* AIM OF THE TASK *
Copy out the material that follows, line for line, keeping every word, number, and punctuation mark unchanged.

* * *

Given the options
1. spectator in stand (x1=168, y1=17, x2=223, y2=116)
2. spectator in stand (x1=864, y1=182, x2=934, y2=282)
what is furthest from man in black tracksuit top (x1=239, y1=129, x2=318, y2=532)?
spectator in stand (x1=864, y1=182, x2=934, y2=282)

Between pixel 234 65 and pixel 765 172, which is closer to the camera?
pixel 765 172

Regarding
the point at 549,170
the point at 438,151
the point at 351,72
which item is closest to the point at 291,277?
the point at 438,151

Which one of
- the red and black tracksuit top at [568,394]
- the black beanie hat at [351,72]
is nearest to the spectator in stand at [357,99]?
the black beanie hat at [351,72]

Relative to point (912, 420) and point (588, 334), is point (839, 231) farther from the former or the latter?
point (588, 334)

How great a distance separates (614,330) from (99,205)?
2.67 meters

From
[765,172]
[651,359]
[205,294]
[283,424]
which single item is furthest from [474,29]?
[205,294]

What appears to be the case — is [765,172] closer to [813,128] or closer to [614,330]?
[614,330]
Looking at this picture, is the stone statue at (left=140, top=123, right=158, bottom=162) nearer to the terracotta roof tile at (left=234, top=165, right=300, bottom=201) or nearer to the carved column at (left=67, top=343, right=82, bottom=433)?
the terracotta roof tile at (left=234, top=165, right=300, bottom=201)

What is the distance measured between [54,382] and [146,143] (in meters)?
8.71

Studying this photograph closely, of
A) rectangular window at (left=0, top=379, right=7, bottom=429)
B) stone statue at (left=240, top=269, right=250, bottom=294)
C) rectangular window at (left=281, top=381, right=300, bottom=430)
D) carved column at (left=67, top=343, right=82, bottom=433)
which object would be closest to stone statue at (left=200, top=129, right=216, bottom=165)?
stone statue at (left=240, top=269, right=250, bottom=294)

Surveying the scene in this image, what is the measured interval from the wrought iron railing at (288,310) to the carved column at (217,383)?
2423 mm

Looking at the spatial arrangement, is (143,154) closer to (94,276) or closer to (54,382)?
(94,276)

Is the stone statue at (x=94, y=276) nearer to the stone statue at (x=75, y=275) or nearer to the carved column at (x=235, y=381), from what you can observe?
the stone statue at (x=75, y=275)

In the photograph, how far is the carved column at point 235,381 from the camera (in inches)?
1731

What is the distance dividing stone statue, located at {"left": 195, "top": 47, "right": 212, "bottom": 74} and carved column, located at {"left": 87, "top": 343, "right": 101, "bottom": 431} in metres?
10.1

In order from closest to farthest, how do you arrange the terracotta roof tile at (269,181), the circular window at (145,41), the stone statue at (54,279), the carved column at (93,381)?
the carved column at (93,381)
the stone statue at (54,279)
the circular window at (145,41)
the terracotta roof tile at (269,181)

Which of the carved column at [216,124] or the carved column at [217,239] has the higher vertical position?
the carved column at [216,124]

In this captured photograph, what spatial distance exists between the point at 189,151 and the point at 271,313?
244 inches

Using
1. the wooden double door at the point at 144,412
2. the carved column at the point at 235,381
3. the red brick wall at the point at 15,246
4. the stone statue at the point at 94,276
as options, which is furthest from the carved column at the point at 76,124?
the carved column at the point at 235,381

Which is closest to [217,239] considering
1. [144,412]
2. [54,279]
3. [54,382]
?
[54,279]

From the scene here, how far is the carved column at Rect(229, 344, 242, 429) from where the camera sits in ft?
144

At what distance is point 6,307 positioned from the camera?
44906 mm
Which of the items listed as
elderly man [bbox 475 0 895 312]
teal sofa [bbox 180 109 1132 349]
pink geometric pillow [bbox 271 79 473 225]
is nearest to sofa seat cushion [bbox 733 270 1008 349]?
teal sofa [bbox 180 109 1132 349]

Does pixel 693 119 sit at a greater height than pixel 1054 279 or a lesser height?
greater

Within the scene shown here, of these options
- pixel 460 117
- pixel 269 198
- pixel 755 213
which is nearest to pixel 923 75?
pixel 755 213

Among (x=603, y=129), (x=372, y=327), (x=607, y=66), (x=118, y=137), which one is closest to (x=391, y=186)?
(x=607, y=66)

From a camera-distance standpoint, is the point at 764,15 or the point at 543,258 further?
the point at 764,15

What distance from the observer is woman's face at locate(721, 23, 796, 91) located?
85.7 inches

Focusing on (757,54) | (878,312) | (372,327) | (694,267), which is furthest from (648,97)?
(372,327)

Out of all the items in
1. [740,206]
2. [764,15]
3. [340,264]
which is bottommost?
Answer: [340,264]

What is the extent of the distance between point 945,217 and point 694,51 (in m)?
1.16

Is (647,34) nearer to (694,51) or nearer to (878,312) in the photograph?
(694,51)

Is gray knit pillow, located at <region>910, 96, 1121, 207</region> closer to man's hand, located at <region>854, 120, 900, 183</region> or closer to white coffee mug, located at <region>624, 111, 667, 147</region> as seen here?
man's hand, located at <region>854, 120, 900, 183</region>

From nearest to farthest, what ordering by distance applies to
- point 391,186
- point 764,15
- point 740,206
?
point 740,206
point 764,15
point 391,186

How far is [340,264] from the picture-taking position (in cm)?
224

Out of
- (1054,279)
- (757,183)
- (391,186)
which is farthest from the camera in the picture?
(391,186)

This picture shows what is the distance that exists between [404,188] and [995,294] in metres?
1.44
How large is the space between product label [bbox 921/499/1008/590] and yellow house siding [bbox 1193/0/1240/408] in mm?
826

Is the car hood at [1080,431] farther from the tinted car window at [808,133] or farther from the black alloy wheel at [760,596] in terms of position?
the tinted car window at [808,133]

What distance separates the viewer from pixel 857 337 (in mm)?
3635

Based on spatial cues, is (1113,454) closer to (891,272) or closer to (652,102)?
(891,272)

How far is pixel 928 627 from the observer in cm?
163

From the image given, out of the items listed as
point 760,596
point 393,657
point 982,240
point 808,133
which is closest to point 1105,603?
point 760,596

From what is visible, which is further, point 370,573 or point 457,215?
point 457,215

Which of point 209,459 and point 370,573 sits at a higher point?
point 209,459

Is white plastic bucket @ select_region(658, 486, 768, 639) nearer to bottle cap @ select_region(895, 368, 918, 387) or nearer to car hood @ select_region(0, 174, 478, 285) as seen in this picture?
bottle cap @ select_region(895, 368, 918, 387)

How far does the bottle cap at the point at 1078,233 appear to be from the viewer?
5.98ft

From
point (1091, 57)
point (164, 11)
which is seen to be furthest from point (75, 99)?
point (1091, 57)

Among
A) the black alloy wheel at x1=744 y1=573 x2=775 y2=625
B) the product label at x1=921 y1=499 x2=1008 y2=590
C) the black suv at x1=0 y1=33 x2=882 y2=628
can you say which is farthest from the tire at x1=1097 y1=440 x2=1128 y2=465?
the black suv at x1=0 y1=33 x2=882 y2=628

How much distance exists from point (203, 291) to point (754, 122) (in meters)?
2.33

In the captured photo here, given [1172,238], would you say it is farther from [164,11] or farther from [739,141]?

* * *

* SOLUTION *
Given the options
1. spectator in stand (x1=168, y1=17, x2=223, y2=116)
2. spectator in stand (x1=864, y1=182, x2=934, y2=282)
what is furthest from man in black tracksuit top (x1=239, y1=129, x2=318, y2=532)?
spectator in stand (x1=864, y1=182, x2=934, y2=282)

Between pixel 234 65 and pixel 765 172, which is closer to the camera?
pixel 765 172

Regarding
the point at 549,170
the point at 438,151
the point at 351,72
which item is closest to the point at 291,277?
the point at 438,151

Which one of
- the red and black tracksuit top at [568,394]
- the black beanie hat at [351,72]
is nearest to the spectator in stand at [357,99]?
the black beanie hat at [351,72]

Relative to point (912, 420) and point (588, 334), is point (839, 231) farther from the former or the latter?
point (588, 334)

How great a distance separates (614,330) from (99,205)?
2.67 meters

From
[765,172]
[651,359]
[205,294]
[283,424]
which single item is furthest from [474,29]?
[205,294]

What appears to be the case — is [765,172] closer to [813,128] or closer to [614,330]?
[614,330]
Looking at this picture, is the stone statue at (left=140, top=123, right=158, bottom=162) nearer to the terracotta roof tile at (left=234, top=165, right=300, bottom=201) or nearer to the carved column at (left=67, top=343, right=82, bottom=433)?
the terracotta roof tile at (left=234, top=165, right=300, bottom=201)

What is the distance measured between [54,382] and [146,143] (in meters)?
8.71

Studying this photograph closely, of
A) rectangular window at (left=0, top=379, right=7, bottom=429)
B) stone statue at (left=240, top=269, right=250, bottom=294)
C) rectangular window at (left=281, top=381, right=300, bottom=430)
D) carved column at (left=67, top=343, right=82, bottom=433)
which object would be closest to stone statue at (left=200, top=129, right=216, bottom=165)?
stone statue at (left=240, top=269, right=250, bottom=294)

Surveying the scene in this image, what is the measured interval from the wrought iron railing at (288,310) to the carved column at (217,383)?
2423 mm

Looking at the spatial arrangement, is (143,154) closer to (94,276) or closer to (54,382)?
(94,276)

Is the stone statue at (x=94, y=276) nearer to the stone statue at (x=75, y=275) or nearer to the carved column at (x=235, y=381), from what you can observe?
the stone statue at (x=75, y=275)

In the photograph, how far is the carved column at point 235,381 from the camera (in inches)?
1731

What is the distance dividing stone statue, located at {"left": 195, "top": 47, "right": 212, "bottom": 74} and carved column, located at {"left": 87, "top": 343, "right": 101, "bottom": 431} in metres?
10.1

In order from closest to farthest, how do you arrange the terracotta roof tile at (269,181), the circular window at (145,41), the stone statue at (54,279), the carved column at (93,381)?
the carved column at (93,381)
the stone statue at (54,279)
the circular window at (145,41)
the terracotta roof tile at (269,181)

Which of the carved column at [216,124] or the carved column at [217,239] has the higher vertical position?
the carved column at [216,124]

In this captured photograph, what spatial distance exists between the point at 189,151 and the point at 271,313?
244 inches

Using
1. the wooden double door at the point at 144,412
2. the carved column at the point at 235,381
3. the red brick wall at the point at 15,246
4. the stone statue at the point at 94,276
as options, which is furthest from the carved column at the point at 76,124?
the carved column at the point at 235,381

Which is closest to [217,239] considering
1. [144,412]
2. [54,279]
3. [54,382]
?
[54,279]

From the scene here, how far is the carved column at Rect(229, 344, 242, 429) from where the camera sits in ft?
144

At what distance is point 6,307 positioned from the camera?
44906 mm
Which of the items listed as
elderly man [bbox 475 0 895 312]
teal sofa [bbox 180 109 1132 349]
pink geometric pillow [bbox 271 79 473 225]
is nearest to sofa seat cushion [bbox 733 270 1008 349]?
teal sofa [bbox 180 109 1132 349]

Does pixel 693 119 sit at a greater height than pixel 1054 279 or a lesser height?
greater

Within the scene shown here, of these options
- pixel 460 117
- pixel 269 198
- pixel 755 213
which is nearest to pixel 923 75?
pixel 755 213

Among (x=603, y=129), (x=372, y=327), (x=607, y=66), (x=118, y=137), which one is closest to (x=391, y=186)?
(x=607, y=66)

From a camera-distance standpoint, is the point at 764,15 or the point at 543,258 further?
the point at 764,15

What distance from the observer is woman's face at locate(721, 23, 796, 91) located?
85.7 inches

Focusing on (757,54) | (878,312) | (372,327) | (694,267), which is furthest from (648,97)?
(372,327)

Out of all the items in
1. [740,206]
2. [764,15]
3. [340,264]
which is bottommost?
Answer: [340,264]

What is the extent of the distance between point 945,217 and point 694,51 (in m)?
1.16

Is (647,34) nearer to (694,51) or nearer to (878,312) in the photograph?
(694,51)

Is gray knit pillow, located at <region>910, 96, 1121, 207</region> closer to man's hand, located at <region>854, 120, 900, 183</region> or closer to white coffee mug, located at <region>624, 111, 667, 147</region> as seen here?
man's hand, located at <region>854, 120, 900, 183</region>

From nearest to farthest, what ordering by distance applies to
- point 391,186
- point 764,15
- point 740,206
?
point 740,206
point 764,15
point 391,186

How far is [340,264] from the picture-taking position (in cm)?
224

Out of
- (1054,279)
- (757,183)
- (391,186)
which is farthest from the camera in the picture?
(391,186)

This picture shows what is the distance that exists between [404,188] and [995,294] in metres?
1.44
How large is the space between product label [bbox 921/499/1008/590] and yellow house siding [bbox 1193/0/1240/408] in mm?
826

Is the car hood at [1080,431] farther from the tinted car window at [808,133] or farther from the black alloy wheel at [760,596] in terms of position?
the tinted car window at [808,133]

What distance separates the viewer from pixel 857 337 (in mm)?
3635

Based on spatial cues, is (1113,454) closer to (891,272) or closer to (652,102)?
(891,272)

How far is pixel 928 627 from the observer in cm?
163

From the image given, out of the items listed as
point 760,596
point 393,657
point 982,240
point 808,133
which is closest to point 1105,603?
point 760,596

From what is visible, which is further, point 370,573 or point 457,215?
point 457,215

Which of point 209,459 and point 370,573 sits at a higher point?
point 209,459

Is white plastic bucket @ select_region(658, 486, 768, 639) nearer to bottle cap @ select_region(895, 368, 918, 387) or nearer to car hood @ select_region(0, 174, 478, 285) as seen in this picture?
bottle cap @ select_region(895, 368, 918, 387)

How far does the bottle cap at the point at 1078,233 appear to be from the viewer?
5.98ft

From
point (1091, 57)
point (164, 11)
which is seen to be furthest from point (75, 99)?
point (1091, 57)

Among
A) the black alloy wheel at x1=744 y1=573 x2=775 y2=625
B) the product label at x1=921 y1=499 x2=1008 y2=590
C) the black suv at x1=0 y1=33 x2=882 y2=628
can you say which is farthest from the tire at x1=1097 y1=440 x2=1128 y2=465?
the black suv at x1=0 y1=33 x2=882 y2=628

How much distance exists from point (203, 291) to point (754, 122) (in meters)?
2.33

In the captured photo here, given [1172,238], would you say it is farther from [164,11] or farther from [739,141]?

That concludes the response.